30 Mayıs 2009 Cumartesi

bu defa ben demiyorum, şarkılar diyor....!!

evet son zamanlarda ki makus talihim ekilmek sanırım...
gelicem diyen bir sürü insanın hepsinin bi bahanesi çıktı, ve ben burda bu gece bu şarkılarla tek başıma ne kadar katlanabilirim bilmiyorum...
"İstanbul bekliyor, onsuz olmaz diyor..." bu defa ben demiyorum, şarkılar diyor....!!

yaşam belirtisi -II-

saat 8 itibari ile Galata köprüsündeyim. mekanlar arası hızlı geçişler yapıyorum. ve yine harunla burda sürekli oturduğumuz bi mekanın yanında ki başka bi mekandayım, gençlik doğum günü falan kutluyor, canlı müzikte başlayacakmış, ritmi yükseltseler iyi olacak, keza şu an dj'in türkçe pop çaldığı parçalardan, hepimizin belli bir dönemine damgasını illaki vurmuş olan ferdanılyarkının "üzülme" şarkısı çalıyor. beni çıkmaya çalıştığım bunalıma geri sokmak ister gibi...
yemeğimi yedim, şarkılara kendimi kaptırmadan etraftaki tipleri inceliyorum. birazdan çok çok uzun zamandır (yıllardır) görüşmediğim eski bi arkadaşım gelicek, şu an yolda. maziye bi dalış yaparız muhtemelen, bu konuyla ilgili gece bi yazı yazarım arık... şimdilik yaşam belirtileride bu şekilde...
öpito...
-Galata Köprüsü-

yaşam belirtisi -I-

saat 5 te mesaiyi bitirdim, şirketten çıktım.fotoğraf makinemi boynuma takıp soluğu taksimde aldım... caddeler ara sokaklar tıklım tıklım yine. herzamanki mekan küç.ük.bey.oğ.lundayım...
bi yandan buz gibi biramı yudumlarken bi yandan da yaşam belirtisi vermek istedim. şu an harunla her geldiğimizde oturduğumuz masanın hemen yanındaki masada oturuyorum....
bi eksiklik var mı? yok. valla kendimi kandırmıyorum. güzel bir gün geçiriyorum. cidden. saat 9 gibi arkadaşlar da gelicek. sonra geceye peyotede devam edicez. akşam 8 gibi maçı izlemeyi düşünüyordum ama şimdi o kadar beşiktaşlının sevincine şahit olmak istemiyorum :) malumunuz bir fenerbahçeli olarak, takımımı kulisten destekliyorum:)
kısaca dostlar mesai bitti,
lig bitti,
günlerden cumartesi,
yaz geldi,
istanbulda hayat benim için akıyor,
dostlarım var,
sigaram ve biram var,
dışarda kadrajıma girmeyi bekleyen bir sürü kare var...
mutluyum, evet... yada abartmayayaım, kısmen mutluyum... ya en azından çabalıyorum, başarıcam....;)

ha unutmadan... öpito;)

28 Mayıs 2009 Perşembe

“Sadece sana ihtiyacım var” diyemedim...

Günler geçiyor, bu gün tam 18 gün oldu.
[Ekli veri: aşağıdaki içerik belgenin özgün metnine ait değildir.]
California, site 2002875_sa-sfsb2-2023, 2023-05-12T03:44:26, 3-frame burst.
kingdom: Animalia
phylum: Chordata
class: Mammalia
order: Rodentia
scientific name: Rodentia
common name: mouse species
Sanki üstümden yıllar geçmiş gibi. Gündelik telaşlara bıraktım kendimi. Çalışıyorum. Şirkette herkesin bildiği “terk edilen”ünvanına sahibim. Bu geçen zaman içerisinde Harun’la görüşmelerimize devam ettik. Geri dönüşüne dair bir umudum yok böyle bir gelişme de yok. Sadece üç dört günde bir “akşam görüşebilirmiyiz?” diyorum, oda kabul ediyor. Bi çay içiyoruz, o boşluğa bakıyor, gözlerini gözlerimden kaçırıyor, bense uzun uzun seyrediyorum onu. Gözlerim dolu dolu havadan sudan konuşuyoruz. Sonra kalkıyoruz. Sarılıyoruz, alnımdan öpüyor beni, bende herzamanki gibi boynundan kokluyorum bütün gücümle. Dün akşamda öyle bi akşamdı. Bir saat kadar oturduk, daha önce hiç gitmediğimiz bir yerde. “alışabildin mi?” diye sordum. “alışmaya çalışıyorum” dedi. “daha seninle gittiğimiz hiç bir yere hiç bir mekana gitmedim, beyoğluna hiç çıkmadım. Evden de çıkmıyorum zaten tek başıma içiyorum” dedi. “ben de tam tersini yapıyorum, geçtiğimiz gittiğimiz ne kadar yer varsa hepsine gidiyorum, hepsinden geçiyorum. Seninle gittiğim geçtiğim yerlerde ayrılığın ardından ilk defa sensiz olmak ölüm gibi geldi, ayaklarımı hissetmedim bastığım yerlerde. Onca mekan içinde, en çok metro istasyonlarında, yürüyen merdivenlerden çıkarken içim acıyor. Belime sarılıp saçlarımı koklardın ya hani, şimdi omuzlarıma karabasanlar çöküyor. Birlikte gittiğimiz mekanlarda yine içiyorum, ama bu sefer sarhoş olamıyorum, sarhoş halimi sevecek kimse kalmadığındandır belkide. Eve gittiğimde bulduğum ilk koltuğa yığılıp kalıyorum üstüm başım darmadağın...” ben bunları söylerken, gözleri hala boşluktaydı. Düşüncelerini okumam imkansızdı. Benimse göz yaşlarım gözlerimde kalıyor artık, dökmüyorum. sonra beni eve bıraktı, arabadan inerken, bana “biz düşman değiliz, tabiki görüşeceğiz istediğin zaman arayabilrisin. Bişeye ihtiyacın olursa da ara mutlaka” dedi. Tam kapıyı kapatmak üzereydim. Anlamsızca baktım yüzüne, “sadece sana ihtiyacım var” diyemedim. Yürüyüp girdim eve....

25 Mayıs 2009 Pazartesi

Dönüşüm.... / Ayrılık sonrası...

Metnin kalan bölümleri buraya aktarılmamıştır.